• _Task directions_
What follows is a set of records, each of which is to be written out exactly.

··· Entries provided

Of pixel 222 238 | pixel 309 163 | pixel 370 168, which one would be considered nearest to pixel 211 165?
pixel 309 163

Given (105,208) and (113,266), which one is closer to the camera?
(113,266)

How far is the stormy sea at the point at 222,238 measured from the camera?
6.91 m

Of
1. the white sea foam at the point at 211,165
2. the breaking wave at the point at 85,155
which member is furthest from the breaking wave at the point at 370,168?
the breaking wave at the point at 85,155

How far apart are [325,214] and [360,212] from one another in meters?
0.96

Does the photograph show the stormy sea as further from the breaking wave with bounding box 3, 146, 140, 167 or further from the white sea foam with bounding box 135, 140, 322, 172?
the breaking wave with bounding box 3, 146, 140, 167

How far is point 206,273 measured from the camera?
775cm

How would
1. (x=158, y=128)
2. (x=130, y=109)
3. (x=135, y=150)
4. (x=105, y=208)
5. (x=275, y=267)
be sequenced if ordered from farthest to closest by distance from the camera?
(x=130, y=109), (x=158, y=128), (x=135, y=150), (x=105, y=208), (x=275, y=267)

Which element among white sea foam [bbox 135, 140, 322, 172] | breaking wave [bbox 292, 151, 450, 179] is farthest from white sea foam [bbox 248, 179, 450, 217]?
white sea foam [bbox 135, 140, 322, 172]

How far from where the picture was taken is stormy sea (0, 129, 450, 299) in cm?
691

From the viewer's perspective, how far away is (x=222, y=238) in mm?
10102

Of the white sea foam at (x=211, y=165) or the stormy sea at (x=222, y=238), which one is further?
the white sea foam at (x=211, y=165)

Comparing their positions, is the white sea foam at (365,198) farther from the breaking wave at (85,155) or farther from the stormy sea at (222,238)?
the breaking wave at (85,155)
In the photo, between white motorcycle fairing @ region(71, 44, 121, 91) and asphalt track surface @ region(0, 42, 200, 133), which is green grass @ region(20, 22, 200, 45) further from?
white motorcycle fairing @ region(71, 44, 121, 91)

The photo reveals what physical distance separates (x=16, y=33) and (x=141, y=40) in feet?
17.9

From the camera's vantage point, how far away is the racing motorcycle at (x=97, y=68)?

······

• _Output below_
Of pixel 222 238 | pixel 309 163 | pixel 370 168, which one would be considered nearest to pixel 211 165?
pixel 309 163

Given (105,208) and (113,266), which one is closer to the camera?
(113,266)

How far is the stormy sea at the point at 222,238 measured from the camera?
6.91 m

Of
1. the white sea foam at the point at 211,165
2. the breaking wave at the point at 85,155
which member is furthest from the breaking wave at the point at 370,168?
the breaking wave at the point at 85,155

How far apart are [325,214] and [360,212] from one another in meters?
0.96

Does the photograph show the stormy sea as further from the breaking wave with bounding box 3, 146, 140, 167 or further from the white sea foam with bounding box 135, 140, 322, 172?
the breaking wave with bounding box 3, 146, 140, 167

How far is point 206,273 measured from the camera?
775cm

How would
1. (x=158, y=128)
2. (x=130, y=109)
3. (x=135, y=150)
4. (x=105, y=208)
5. (x=275, y=267)
be sequenced if ordered from farthest to closest by distance from the camera?
(x=130, y=109), (x=158, y=128), (x=135, y=150), (x=105, y=208), (x=275, y=267)

Which element among white sea foam [bbox 135, 140, 322, 172] | breaking wave [bbox 292, 151, 450, 179] is farthest from white sea foam [bbox 248, 179, 450, 217]?
white sea foam [bbox 135, 140, 322, 172]

How far from where the picture was taken is stormy sea (0, 129, 450, 299) in cm?
691

From the viewer's perspective, how far away is (x=222, y=238) in mm?
10102

Of the white sea foam at (x=211, y=165) or the stormy sea at (x=222, y=238), which one is further?
the white sea foam at (x=211, y=165)

Comparing their positions, is the white sea foam at (365,198) farther from the breaking wave at (85,155) or farther from the stormy sea at (222,238)?
the breaking wave at (85,155)
In the photo, between white motorcycle fairing @ region(71, 44, 121, 91) and asphalt track surface @ region(0, 42, 200, 133), which is green grass @ region(20, 22, 200, 45) further from?
white motorcycle fairing @ region(71, 44, 121, 91)

The photo reveals what physical distance separates (x=16, y=33) and (x=141, y=40) in feet?
17.9

From the camera's vantage point, how far away is the racing motorcycle at (x=97, y=68)?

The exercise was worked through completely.